= Apollodorus of Seleucia =

2nd-century BC Stoic philosopher

Apollodorus of Seleucia (Ἀπολλόδωρος; flourished c. 150 BC), or Apollodorus Ephillus, was a Stoic philosopher, and a pupil of Diogenes of Babylon.

Apollodorus is famous for describing Cynicism as "the short path to virtue", and he may have been the first Stoic after the time of Zeno and Aristo to systematically attempt to reconcile Stoicism with Cynicism. The lengthy account of Cynicism given by Diogenes Laërtius, which is presented from a Stoic point of view, may be derived from Apollodorus, and it is possible that he was the first Stoic to promote the idea of a line of Cynic succession from Socrates to Zeno (Socrates – Antisthenes – Diogenes – Crates – Zeno).

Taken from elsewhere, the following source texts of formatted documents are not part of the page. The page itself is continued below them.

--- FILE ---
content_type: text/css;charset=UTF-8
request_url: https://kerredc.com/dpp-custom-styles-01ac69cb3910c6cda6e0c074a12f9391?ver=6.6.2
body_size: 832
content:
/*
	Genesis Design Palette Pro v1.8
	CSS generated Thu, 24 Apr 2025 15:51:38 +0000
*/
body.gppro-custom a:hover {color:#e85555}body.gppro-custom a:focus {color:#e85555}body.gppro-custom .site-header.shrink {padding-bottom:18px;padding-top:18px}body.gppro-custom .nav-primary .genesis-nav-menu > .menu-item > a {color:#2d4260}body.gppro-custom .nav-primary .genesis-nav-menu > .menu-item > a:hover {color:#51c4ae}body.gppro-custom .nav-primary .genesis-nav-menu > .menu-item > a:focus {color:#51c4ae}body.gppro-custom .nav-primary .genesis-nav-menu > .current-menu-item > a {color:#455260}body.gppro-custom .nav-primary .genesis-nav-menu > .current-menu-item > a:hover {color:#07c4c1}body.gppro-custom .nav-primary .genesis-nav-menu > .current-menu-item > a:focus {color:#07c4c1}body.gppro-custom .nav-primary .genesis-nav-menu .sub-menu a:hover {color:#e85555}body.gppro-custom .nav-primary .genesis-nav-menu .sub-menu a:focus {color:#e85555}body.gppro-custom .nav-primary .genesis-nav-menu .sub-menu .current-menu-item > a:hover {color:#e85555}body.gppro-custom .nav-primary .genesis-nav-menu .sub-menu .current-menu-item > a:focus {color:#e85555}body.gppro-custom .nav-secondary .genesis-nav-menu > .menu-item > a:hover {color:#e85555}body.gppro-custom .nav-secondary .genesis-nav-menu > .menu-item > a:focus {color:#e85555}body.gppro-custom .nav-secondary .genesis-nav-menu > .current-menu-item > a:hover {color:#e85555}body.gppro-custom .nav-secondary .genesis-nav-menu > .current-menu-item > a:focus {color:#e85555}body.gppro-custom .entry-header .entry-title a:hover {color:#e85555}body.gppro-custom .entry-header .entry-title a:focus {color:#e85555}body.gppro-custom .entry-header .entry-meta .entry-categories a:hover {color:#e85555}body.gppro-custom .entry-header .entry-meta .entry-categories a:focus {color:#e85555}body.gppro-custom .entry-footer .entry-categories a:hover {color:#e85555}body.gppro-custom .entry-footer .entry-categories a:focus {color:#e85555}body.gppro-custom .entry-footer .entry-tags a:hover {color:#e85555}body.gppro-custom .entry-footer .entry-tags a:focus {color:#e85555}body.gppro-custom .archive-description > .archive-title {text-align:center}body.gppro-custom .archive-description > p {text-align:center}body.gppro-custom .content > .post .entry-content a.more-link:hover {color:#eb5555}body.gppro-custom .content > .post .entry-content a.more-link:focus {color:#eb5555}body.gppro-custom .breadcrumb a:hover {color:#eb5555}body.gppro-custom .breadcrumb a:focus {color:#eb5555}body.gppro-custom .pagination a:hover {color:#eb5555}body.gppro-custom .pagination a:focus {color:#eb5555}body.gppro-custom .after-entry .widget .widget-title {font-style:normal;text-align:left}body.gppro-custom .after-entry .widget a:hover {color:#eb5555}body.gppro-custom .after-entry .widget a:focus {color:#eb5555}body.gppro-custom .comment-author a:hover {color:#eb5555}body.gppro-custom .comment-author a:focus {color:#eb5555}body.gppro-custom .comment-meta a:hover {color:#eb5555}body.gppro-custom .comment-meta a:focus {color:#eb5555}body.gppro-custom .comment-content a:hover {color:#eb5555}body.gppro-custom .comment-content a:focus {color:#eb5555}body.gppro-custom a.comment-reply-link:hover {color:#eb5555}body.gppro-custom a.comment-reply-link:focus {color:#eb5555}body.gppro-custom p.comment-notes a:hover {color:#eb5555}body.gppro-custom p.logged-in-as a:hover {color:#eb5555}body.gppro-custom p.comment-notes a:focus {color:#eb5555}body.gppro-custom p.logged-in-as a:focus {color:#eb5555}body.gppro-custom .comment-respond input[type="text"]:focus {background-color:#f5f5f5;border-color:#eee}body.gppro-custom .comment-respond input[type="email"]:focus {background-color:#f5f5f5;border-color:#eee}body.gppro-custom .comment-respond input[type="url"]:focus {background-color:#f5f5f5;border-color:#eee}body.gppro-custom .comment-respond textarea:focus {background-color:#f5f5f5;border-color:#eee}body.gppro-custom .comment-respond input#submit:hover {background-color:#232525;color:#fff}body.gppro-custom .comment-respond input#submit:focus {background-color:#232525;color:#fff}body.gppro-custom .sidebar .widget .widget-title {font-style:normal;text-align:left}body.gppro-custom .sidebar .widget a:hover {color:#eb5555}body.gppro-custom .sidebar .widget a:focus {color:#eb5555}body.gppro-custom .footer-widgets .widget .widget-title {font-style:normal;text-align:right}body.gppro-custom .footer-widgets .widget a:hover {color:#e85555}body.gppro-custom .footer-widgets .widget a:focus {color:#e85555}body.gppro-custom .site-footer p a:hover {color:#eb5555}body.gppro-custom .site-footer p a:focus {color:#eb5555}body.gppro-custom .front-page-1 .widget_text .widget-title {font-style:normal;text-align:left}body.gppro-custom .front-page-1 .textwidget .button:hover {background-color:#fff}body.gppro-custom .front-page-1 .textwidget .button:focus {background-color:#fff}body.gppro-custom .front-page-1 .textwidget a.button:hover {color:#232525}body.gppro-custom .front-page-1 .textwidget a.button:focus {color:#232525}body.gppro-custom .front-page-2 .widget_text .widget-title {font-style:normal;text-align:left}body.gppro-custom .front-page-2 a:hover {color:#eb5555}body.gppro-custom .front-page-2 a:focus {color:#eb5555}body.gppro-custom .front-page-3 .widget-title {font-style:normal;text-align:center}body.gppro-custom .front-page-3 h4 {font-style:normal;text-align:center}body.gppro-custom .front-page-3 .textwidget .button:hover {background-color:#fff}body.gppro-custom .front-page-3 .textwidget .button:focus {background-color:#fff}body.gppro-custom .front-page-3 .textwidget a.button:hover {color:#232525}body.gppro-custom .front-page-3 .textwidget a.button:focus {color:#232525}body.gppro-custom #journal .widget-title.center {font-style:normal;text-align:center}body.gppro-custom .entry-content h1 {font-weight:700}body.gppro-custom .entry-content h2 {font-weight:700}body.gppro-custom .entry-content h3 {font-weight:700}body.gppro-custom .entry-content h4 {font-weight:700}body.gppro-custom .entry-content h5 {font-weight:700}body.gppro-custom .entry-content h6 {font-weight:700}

He wrote a number of handbooks (εἰσαγωγαί) on Stoicism, including ones on Ethics and Physics which are frequently cited by Diogenes Laërtius. His book on Physics was well known in ancient times, and the Stoic Theon of Alexandria wrote a commentary on it in the 1st century AD. It is quoted several times by Diogenes Laërtius, and Stobaeus records Apollodorus' views on the nature of time:
Time is the dimension of the world's motion; and it is infinite in just the way that the whole number is said to be infinite. Some of it is past, some present, and some future. But the whole of time is present, as we say that the year is present on a larger compass. Also, the whole of time is said to belong, though none of its parts belong exactly.